Recall the producer consumer problem from the lecture. Let us limit the scope of the problem as follows: There are two producers and one consumer. Each producer generates a random number between 1 and 10 (inclusive) and inserts (writes) to producer_buffer. Consumer reads (consumes) these numbers one at a time and updates the sum of all numbers consumed in consumer_sum variable. The producer_buffer can store only 10 numbers and the producers are not allowed to overwrite any unconsumed number.
Exercise 7
prod-con-threads.c is a basic code skeleton for producer consumer problem without synchronization constructs. Implement the above-mentioned producer-consumer scenario with synchronization using pthreads, mutexes and/or condition variables starting from the code skeleton (prod-con-threads.c). You may add any number of synchronization constructs and other functions as required.
Implementing the same producer consumer logic with processes involves allocating memory from the kernel space as a means of maintaining a global variable (For inter-process communication). Refer to the example which uses shared memory with processes in semaph.c
Exercise 8
Implement the above-mentioned producer-consumer scenario with synchronization using processes and semaphores. The very basic approach should be as follows:
// allocate shared memory // allocate semaphores if (fork()) producer(); //
producer 1
if (fork()) producer(); // consumer();
// cleanup shared memory
producer 2
Exercise 9
Limit the number of total items (numbers) produced by the consumers to 100 and measure the time taken to complete the program for both cases (processes and pthreads). Comment on the observations.
Part 4: Debugging
Viewing Processes and Threads
To view the running processes and threads in a linux console, we can use ps and top commands. These commands should be invoked separately in a different terminal window.
To see a list of processes running on your system details, run any of the following commands in a terminal:
• ps –ef
• ps -A
• top
If too many information is printed and impossible to read at one time, you can pipe the output through the less command to scroll through them at your own pace:
ps -A | less
More information on ps: http://man7.org/linux/man-pages/man1/ps.1.html or type in man ps in the console.
To list individual threads under each process:
top -H
More information on top: http://man7.org/linux/man-pages/man1/top.1.html or type in
man top in the console.
You may also try htop, an improved version of top which supports advanced visualization features.
To kill a running process use either one of these commands:
• kill –p <pid
• pkill
• killall
Debugging C Programs
There are multiple debugging tools available for debugging C programs.
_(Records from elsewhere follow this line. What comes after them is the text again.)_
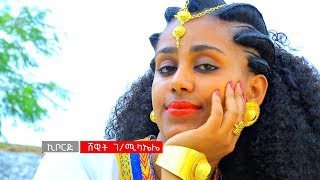 Weldemihret Gidey - Nigisti | ንግስቲ - New Ethiopian Music 2017 (Official Video)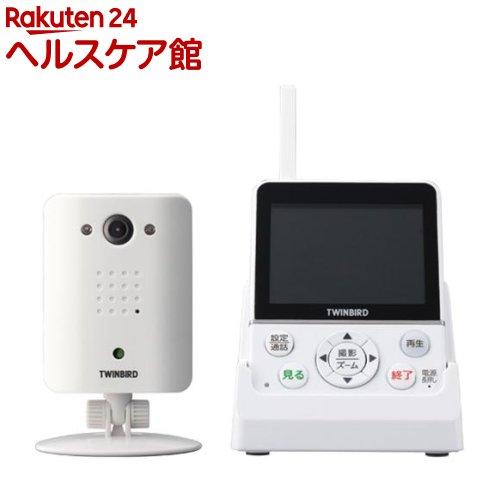 ツインバード ワイヤレス・ルームモニター VC-J540W ホワイト(1台)【ツインバード(TWINBIRD)】【送料無料】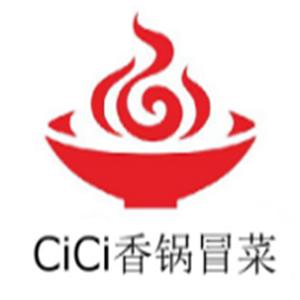 CiCi香锅冒菜加盟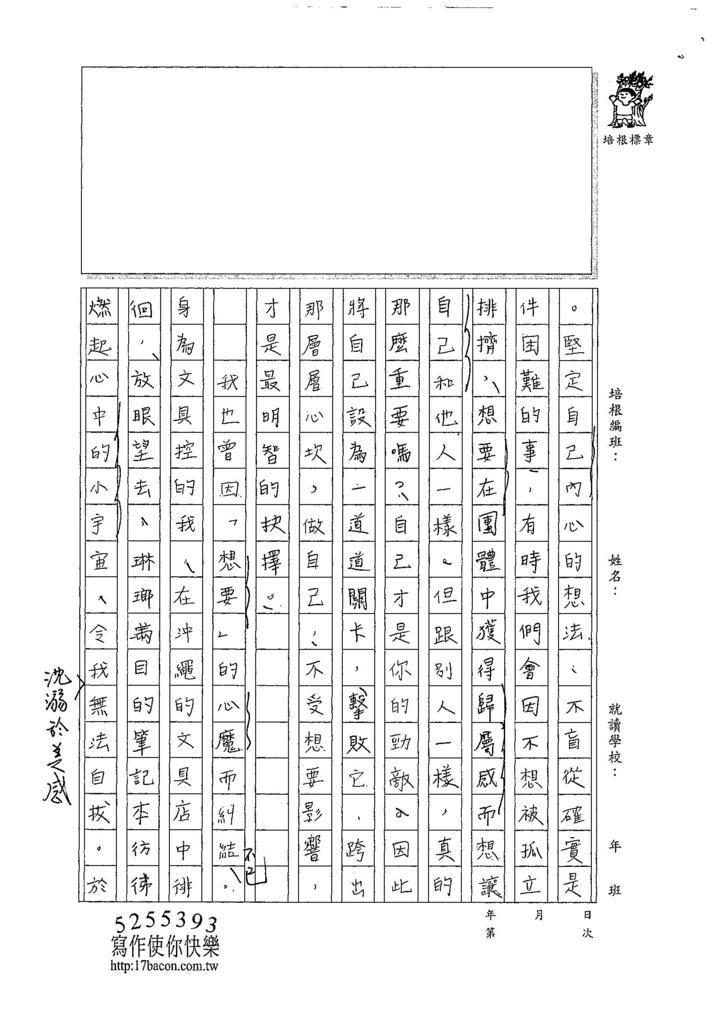107WE201吳沛穎 (2).jpg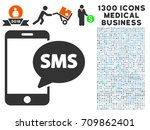 send phone sms grey vector icon ... | Shutterstock .eps vector #709862401
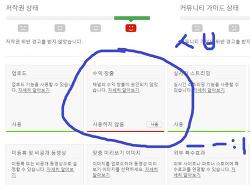 개같은 YouTube 재사용콘텐츠 수익창출정지!!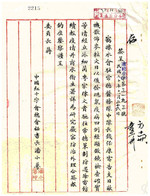 Chinese Red Cross report to Chiang Kaishek noting the Japanese use of bubonic plague as a weapon at Changde, China on 4 Nov 1940; report compiled on 28 Nov 1940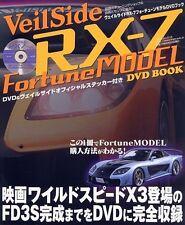 VeilSide RX-7 Fortune MODEL DV Perfect Book w/DVD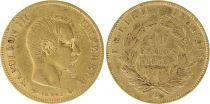 France 10 Francs Napoléon III - Tête nue 1856 A Or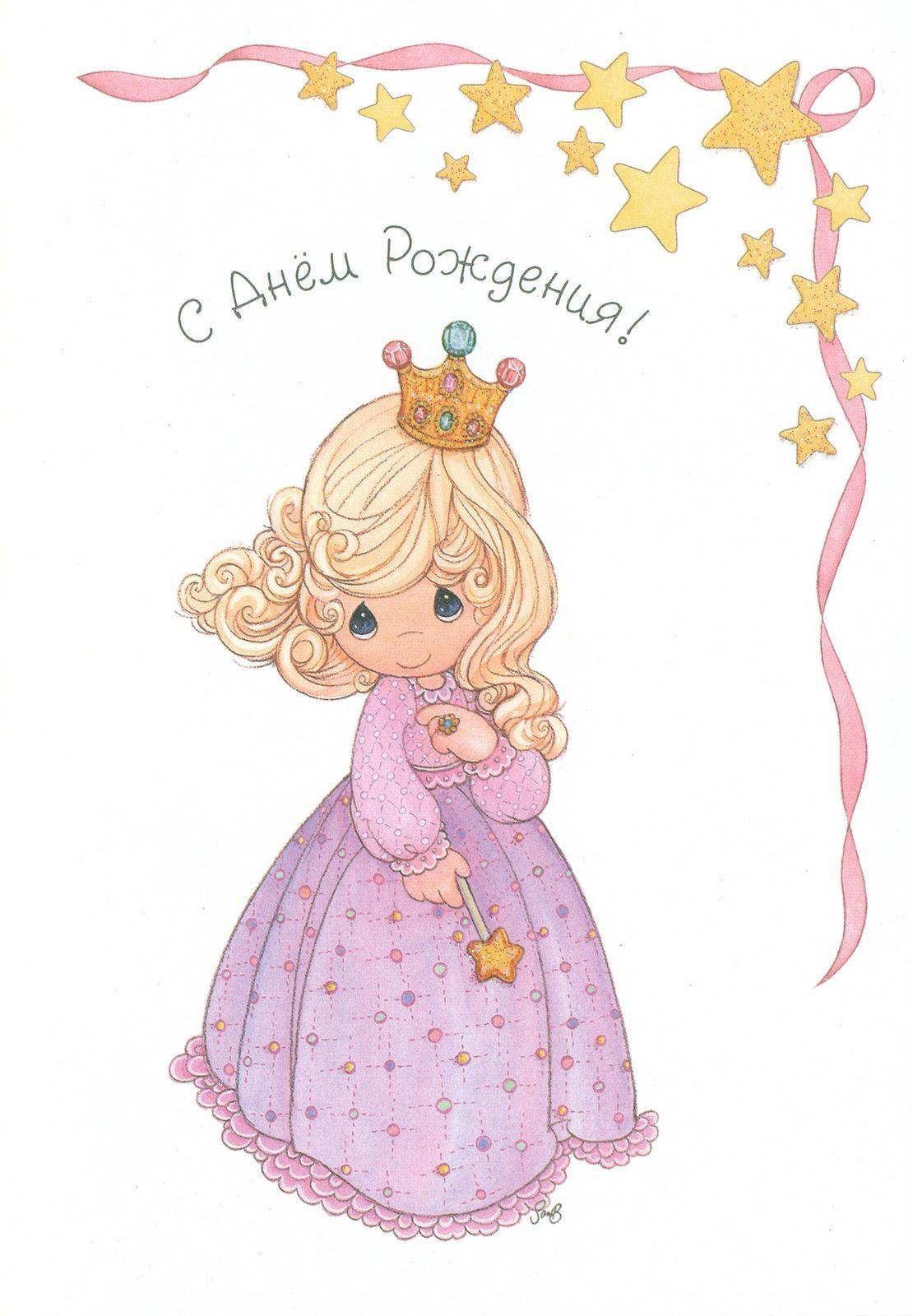 Поздравления с днем рождения маленькой принцессы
The gdb debugger is a command line debugger for C (and many other languages). To use gdb debugger, we need to compile the source code with -g compiler flag. (When you compile with -g the compiler includes debugging information in the binary, making it easier for gdb to find bugs.) gdb provides debugging features such as adding breakpoints, step execution, and, examining the call stack.
• Compiling the code in a terminal (console)
gcc -g -o prog prog.c
• Invoke gdb
gdb prog
• Run the program inside gdb
run <prog argument1 <prog argument 2
Resources on gdb
• Gdb tutorial from UChicago https://www.classes.cs.uchicago.edu/archive/2017/winter/51081-1/LabFAQ/ lab2/gdb.html
• Official gdb documentation https://ftp.gnu.org/old-gnu/Manuals/gdb/html_node/gdb_toc.html
Valgrind is a more advanced profiler which helps us debug applications as well as detect performance issues.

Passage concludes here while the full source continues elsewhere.